This library allows you connect your OpenAI models to mcp.run and expose your installed servlets as tools which can be invoked in process (without spinning up many server processes).
It accomplishes this by bundling an MCP client, server, and our wasm technology.
You just need the mcpx-openai library and the openai library (if you don't already have it).
npm install @dylibso/mcpx-openai openai --save
To get an mcp.run session id, run this command and follow the instructions:
npx --yes -p @dylibso/mcpx@latest gen-session
McpxOpenAI presents as a wrapper around the OpenAI Node library.
import OpenAI from "openai";
import McpxOpenAI from "@dylibso/mcpx-openai"
async function main() {
// Create your OpenAI client as normal
const openai = new OpenAI({
apiKey: String(process.env['OPENAI_API_KEY']),
})
const sessionId = String(process.env['MCP_RUN_SESSION_ID'])
// Wrap with McpxOpenAI
const mcpx = await McpxOpenAI.create({
openai,
sessionId,
})
// NOTE: consider writing a system message to guide the agent into
// getting the behavior you want for more complex scenarios
const messages = [];
// call any tool compatible api, e.g chat completion:
// let's ask it to evalute some javascript.
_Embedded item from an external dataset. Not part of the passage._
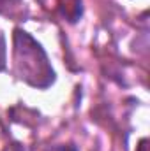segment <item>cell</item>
I'll return each instance as SVG.
<instances>
[{"instance_id":"obj_2","label":"cell","mask_w":150,"mask_h":151,"mask_svg":"<svg viewBox=\"0 0 150 151\" xmlns=\"http://www.w3.org/2000/svg\"><path fill=\"white\" fill-rule=\"evenodd\" d=\"M58 9H60L62 16L67 18L71 23H76L81 18V14H83L81 0H60L58 2Z\"/></svg>"},{"instance_id":"obj_4","label":"cell","mask_w":150,"mask_h":151,"mask_svg":"<svg viewBox=\"0 0 150 151\" xmlns=\"http://www.w3.org/2000/svg\"><path fill=\"white\" fill-rule=\"evenodd\" d=\"M20 5V0H0V14H12V9Z\"/></svg>"},{"instance_id":"obj_6","label":"cell","mask_w":150,"mask_h":151,"mask_svg":"<svg viewBox=\"0 0 150 151\" xmlns=\"http://www.w3.org/2000/svg\"><path fill=\"white\" fill-rule=\"evenodd\" d=\"M60 151H78V150H76V146H73V144H71V146H66V148H60Z\"/></svg>"},{"instance_id":"obj_3","label":"cell","mask_w":150,"mask_h":151,"mask_svg":"<svg viewBox=\"0 0 150 151\" xmlns=\"http://www.w3.org/2000/svg\"><path fill=\"white\" fill-rule=\"evenodd\" d=\"M5 65H7V42L4 34L0 32V72L5 69Z\"/></svg>"},{"instance_id":"obj_5","label":"cell","mask_w":150,"mask_h":151,"mask_svg":"<svg viewBox=\"0 0 150 151\" xmlns=\"http://www.w3.org/2000/svg\"><path fill=\"white\" fill-rule=\"evenodd\" d=\"M136 151H150V141L147 137H143L140 142H138V146H136Z\"/></svg>"},{"instance_id":"obj_1","label":"cell","mask_w":150,"mask_h":151,"mask_svg":"<svg viewBox=\"0 0 150 151\" xmlns=\"http://www.w3.org/2000/svg\"><path fill=\"white\" fill-rule=\"evenodd\" d=\"M12 72L20 81L37 90L50 88L57 77L44 47L21 28L12 34Z\"/></svg>"}]
</instances>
If you have
// this tool installed: https://www.mcp.run/bhelx/eval-js it should
// determine and use this to evaluate it in a sandbox
messages.push({
role: 'user',
content: `
Write a djb2hash function in javascript and evalute it on the string "Hello, World!"
`
})
// this will automatically process all tool calls
// until there are none left
let response = await mcpx.chatCompletionCreate({
model: 'gpt-4o',
temperature: 0,
messages,
});
console.log(response.choices[0]?.message)
//=> The DJB2 hash of the string "Hello, World!" is `-1763540338`.